Q. Manipulatives help my slower learners, but do my better math students need them?
A. Absolutely. The challenge of teaching any subject is to find activities that are accessible to all learners and have the richness to challenge more interested or capable students. Manipulatives are a wonderful resource for this. For example, I introduced fourth graders to build the Yellow Hexagon. All students found different ways to build the hexagon and recorded their constructions with correct fractional notation.
I asked the students who finished quickly: "How much larger is the red trapezoid than the blue parallelogram?" This challenged them to figure out how much more 1/2 is than 1/3.
Q. How often should I use manipulatives in my teaching?
A. Ideally, the materials are available for students to use at any time to help them think, reason, and solve problems. When a manipulative material is key to a lesson, I initiate its use.
Q. What about students who work well with manipulatives but have trouble with textbooks?
A. Showing the bridge from concrete experiences to symbolism is essential. While it may be obvious to adults, it can be a stretch for students to see how a 3-by-4 rectangle built with tiles relates to the textbook explanation that 3 x 4 means three groups of four. I help children make connections by demonstrating how a rectangle can be separated into three rows with four tiles.
If your textbook doesn't reference manipulatives, talk about what students might use to help solve a problem. Often, students don't realize that what they use in one setting can be helpful in another.
Q. How many kinds of manipulatives do I need?
A. It makes sense to introduce one material and provide time for in-depth exploration. But one advantage of using a variety is that children can think about ideas in different ways. For example, we wouldn't want children to think of fractions as related only to round pies.
Q. Can't I make cheaper manipulatives?
A. For years I've had children cut paper cookies to explore fractions, fold shapes for geometry, and use strips for measurement. Students also cut paper squares into the seven tangram puzzle pieces to see that the pieces make a square. However, to create other shapes, compare areas and perimeters, or make observations over time, paper pieces aren't durable or exact. Manipulatives stand the test of time and are precise. They also allow students to discover the mathematical relationships inherent in them.

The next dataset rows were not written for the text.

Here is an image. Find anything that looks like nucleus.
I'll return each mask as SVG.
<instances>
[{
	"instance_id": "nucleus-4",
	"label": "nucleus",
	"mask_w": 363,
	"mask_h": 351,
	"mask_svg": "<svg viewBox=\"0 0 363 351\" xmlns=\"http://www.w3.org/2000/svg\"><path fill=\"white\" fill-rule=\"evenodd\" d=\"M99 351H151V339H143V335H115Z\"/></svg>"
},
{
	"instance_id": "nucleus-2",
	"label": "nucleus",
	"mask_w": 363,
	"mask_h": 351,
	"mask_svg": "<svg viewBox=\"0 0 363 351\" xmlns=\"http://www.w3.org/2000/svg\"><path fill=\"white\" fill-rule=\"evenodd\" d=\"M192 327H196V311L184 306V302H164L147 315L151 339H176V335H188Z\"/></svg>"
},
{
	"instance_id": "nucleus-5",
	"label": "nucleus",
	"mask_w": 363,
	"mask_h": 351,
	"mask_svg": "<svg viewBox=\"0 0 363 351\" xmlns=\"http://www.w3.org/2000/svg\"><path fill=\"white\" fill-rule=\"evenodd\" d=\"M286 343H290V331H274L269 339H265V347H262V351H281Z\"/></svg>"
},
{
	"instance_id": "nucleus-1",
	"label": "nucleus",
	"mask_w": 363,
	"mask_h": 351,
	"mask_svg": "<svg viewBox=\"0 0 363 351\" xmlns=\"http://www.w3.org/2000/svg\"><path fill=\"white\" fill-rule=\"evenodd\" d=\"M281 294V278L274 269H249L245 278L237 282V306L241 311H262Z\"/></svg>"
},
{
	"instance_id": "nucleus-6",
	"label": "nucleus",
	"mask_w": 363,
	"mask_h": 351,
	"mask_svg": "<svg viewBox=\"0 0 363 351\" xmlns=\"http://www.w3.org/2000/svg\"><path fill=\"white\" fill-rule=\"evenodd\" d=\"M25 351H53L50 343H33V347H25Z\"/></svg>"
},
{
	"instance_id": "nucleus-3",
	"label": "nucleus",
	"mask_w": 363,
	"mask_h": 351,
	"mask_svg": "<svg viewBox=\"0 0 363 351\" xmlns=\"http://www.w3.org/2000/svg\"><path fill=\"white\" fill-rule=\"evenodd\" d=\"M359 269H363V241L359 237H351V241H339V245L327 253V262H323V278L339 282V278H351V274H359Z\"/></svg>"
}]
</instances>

Q. Where do I fit manipulatives in when there's so much to do?
A. I use manipulatives as a support for teaching the math topics that are in the curriculum. I don't reserve materials for special days or assignments, but make them a regular and integral part of my general teaching.
Q. I worry that children will see the same materials year after year and lose interest. Do they?
A. Schoolwide planning to discuss which manipulatives you'll use and how to use them can be valuable. However, be careful not to designate certain materials or activities for only one grade. Most are appropriate for different levels, and repeat experiences help students stretch their thinking. For example, asking primary children to find different ways to make trains of six interlocking cubes using just two colors helps them explore different addends of 6. Older students can be challenged to figure out how many arrangements there are, not only for trains of 6, but also for trains of other lengths.
Q. I don't have enough of any one kind of manipulative to use with my whole class. What can I do?
A. Some teachers I know organize learning centers and have small groups work at them. Others introduce a few activities to be done over several days, and students make choices based on which materials are available. Still others pool materials for a week with other teachers to create class sets. In all cases, having students work cooperatively not only cuts down on the amount of material you need, but also encourages communication, which in turn promotes learning.
Q. How do I know when it's time for students to put away the materials?
A. I let students be my guide. Observing them gives me valuable information. Sometimes I've assigned students the problem of finding all of the rectangular arrays using 6, 12, and 24 tiles. While some need to build all of the rectangles with tiles and then record them, other students stop using the tiles and are comfortable drawing the rectangles.
Q. I worry older students will complain that manipulatives are babyish. Any advice?
A. I rarely get this reaction. Most are delighted to get their hands on concrete materials. If you anticipate naysayers, talk about how, for example, architects often build models of buildings and engineers construct prototypes. Tell students that they'll use materials to model a problem or situation. Then be sure they first experience something that offers a challenge and that you provide free exploration time.